# Action item:
Going through the listing below, tally the lines that contain the word "sand" and give only that figure.

========================================

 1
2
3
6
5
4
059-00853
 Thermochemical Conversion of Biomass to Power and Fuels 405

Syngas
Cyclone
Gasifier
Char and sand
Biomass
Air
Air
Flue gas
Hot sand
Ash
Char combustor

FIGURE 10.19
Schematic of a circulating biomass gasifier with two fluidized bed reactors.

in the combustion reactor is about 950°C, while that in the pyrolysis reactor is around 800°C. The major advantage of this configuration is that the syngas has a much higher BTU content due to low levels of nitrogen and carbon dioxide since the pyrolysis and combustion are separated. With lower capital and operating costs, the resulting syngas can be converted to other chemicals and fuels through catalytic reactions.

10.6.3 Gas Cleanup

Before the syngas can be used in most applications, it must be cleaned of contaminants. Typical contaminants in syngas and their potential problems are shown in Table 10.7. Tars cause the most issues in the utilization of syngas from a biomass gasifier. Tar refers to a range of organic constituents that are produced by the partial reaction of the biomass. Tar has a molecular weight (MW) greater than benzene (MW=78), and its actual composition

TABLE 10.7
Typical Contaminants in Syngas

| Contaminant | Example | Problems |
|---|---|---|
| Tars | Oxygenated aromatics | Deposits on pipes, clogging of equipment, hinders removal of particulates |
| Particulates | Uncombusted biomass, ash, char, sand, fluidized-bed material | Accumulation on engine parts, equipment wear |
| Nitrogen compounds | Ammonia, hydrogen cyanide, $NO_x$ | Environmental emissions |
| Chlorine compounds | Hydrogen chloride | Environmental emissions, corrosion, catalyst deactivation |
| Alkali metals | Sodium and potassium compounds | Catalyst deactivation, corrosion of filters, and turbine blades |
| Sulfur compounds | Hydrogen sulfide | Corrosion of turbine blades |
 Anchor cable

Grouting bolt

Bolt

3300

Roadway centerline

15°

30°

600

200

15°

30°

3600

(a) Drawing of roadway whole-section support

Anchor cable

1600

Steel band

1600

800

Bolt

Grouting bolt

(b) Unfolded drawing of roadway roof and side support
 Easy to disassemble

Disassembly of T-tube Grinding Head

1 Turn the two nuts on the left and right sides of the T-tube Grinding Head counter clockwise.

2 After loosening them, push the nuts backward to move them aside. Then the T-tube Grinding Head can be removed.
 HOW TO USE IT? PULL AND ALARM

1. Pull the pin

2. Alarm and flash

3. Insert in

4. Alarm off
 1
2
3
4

========================================

# Response:
3